Blade Runner is, of course, one of the greatest sci-fi movies ever made. Set in the far-flung future of, um, 2019, it sees Ford as the titular bounty hunter tasked with hunting down rogue replicants, bioengineered artificial humans designed for various undesirable tasks. Although on one level a basic neo-noir augmented by cyberpunk imagery, it posits numerous existential questions about the nature of identity, the truth and fallibility of memory, and what it means to be alive. Blade Runner 2049 expands on these ideas, further exploring the expanding parameters of defined humanity.
The bulk of the story revolves around K (Ryan Gosling), a police officer and advanced model of replicant, who’s ordered to uncover the identity of someone who was seemingly born of the biological union of two replicants, something thought impossible.

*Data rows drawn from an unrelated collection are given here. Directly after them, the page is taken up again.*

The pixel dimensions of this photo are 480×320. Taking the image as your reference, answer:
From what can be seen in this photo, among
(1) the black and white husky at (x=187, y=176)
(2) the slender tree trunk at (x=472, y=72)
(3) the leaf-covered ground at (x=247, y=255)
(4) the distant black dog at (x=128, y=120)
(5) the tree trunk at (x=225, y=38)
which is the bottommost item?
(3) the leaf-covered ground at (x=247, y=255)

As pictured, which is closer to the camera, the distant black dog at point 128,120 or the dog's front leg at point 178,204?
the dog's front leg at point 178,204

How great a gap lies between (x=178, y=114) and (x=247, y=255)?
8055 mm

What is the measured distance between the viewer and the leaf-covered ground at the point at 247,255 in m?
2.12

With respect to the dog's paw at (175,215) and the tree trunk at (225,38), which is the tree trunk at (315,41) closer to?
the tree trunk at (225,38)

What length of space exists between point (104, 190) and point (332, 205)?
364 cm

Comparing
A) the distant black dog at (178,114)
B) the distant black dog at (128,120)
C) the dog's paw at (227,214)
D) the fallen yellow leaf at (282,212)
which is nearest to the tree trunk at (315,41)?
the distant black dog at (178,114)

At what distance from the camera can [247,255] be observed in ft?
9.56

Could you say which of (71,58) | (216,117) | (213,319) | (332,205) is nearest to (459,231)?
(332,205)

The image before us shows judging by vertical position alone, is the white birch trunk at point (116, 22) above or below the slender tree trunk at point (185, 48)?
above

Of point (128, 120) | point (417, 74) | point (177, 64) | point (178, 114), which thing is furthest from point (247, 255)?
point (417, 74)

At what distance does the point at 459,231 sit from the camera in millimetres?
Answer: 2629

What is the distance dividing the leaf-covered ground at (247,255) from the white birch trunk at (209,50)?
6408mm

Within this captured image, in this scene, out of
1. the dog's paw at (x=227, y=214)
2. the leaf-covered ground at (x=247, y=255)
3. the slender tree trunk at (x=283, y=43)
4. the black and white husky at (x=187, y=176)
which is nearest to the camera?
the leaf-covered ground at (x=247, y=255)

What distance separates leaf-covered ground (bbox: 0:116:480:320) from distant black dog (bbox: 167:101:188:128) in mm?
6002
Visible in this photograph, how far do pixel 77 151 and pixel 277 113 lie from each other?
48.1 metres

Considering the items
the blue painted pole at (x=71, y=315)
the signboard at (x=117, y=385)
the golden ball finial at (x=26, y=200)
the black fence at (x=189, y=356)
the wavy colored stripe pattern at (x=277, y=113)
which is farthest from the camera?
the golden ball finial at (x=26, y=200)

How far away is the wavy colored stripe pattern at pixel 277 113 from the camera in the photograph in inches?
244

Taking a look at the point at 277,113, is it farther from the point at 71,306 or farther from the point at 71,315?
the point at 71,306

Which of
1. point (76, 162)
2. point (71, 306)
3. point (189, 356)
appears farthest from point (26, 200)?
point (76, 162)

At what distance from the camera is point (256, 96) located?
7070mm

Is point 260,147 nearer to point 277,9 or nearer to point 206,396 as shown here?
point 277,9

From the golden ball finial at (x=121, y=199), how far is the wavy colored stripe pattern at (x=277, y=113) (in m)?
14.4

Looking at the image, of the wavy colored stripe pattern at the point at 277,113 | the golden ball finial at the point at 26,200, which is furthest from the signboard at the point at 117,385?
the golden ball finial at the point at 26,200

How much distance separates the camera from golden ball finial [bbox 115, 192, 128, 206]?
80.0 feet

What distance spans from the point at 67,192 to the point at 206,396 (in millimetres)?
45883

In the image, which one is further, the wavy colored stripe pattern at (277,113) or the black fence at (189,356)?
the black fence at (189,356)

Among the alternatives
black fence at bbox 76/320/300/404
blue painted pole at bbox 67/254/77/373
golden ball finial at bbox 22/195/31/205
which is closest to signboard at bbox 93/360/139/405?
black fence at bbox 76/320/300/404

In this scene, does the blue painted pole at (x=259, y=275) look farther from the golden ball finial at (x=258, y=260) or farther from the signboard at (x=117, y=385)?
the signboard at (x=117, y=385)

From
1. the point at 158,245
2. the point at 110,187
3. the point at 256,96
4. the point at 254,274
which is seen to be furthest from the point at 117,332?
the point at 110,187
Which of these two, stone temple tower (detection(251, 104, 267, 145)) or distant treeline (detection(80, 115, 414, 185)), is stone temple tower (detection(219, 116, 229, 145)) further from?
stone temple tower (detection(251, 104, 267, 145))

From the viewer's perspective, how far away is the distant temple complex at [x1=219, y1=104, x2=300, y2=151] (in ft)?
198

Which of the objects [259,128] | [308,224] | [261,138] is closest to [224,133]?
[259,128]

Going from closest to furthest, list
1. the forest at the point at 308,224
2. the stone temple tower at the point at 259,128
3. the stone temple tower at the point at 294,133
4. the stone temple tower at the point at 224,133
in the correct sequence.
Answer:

Ford comes back into proceedings when K discovers where he’s hiding out, and immediately plays a key part in unlocking the mystery slowly being uncovered.
In an inverse of the first movie, where Ford’s Deckard believes his memories might have been implanted, K comes to suspect whether the supposedly fabricated memories that he knows were given to him are actually real. It queries how much our past defines us, and if we were to believe ourselves to have lived different lives, would that make us different people?
Blade Runner 2049 sees Harrison Ford returning to one of his most iconic roles, and unlike most of his recent output where he looks utterly bored and wishing he could be anywhere else, it prompts a performance where he appears as truly alive as one of the replicants might or might not be.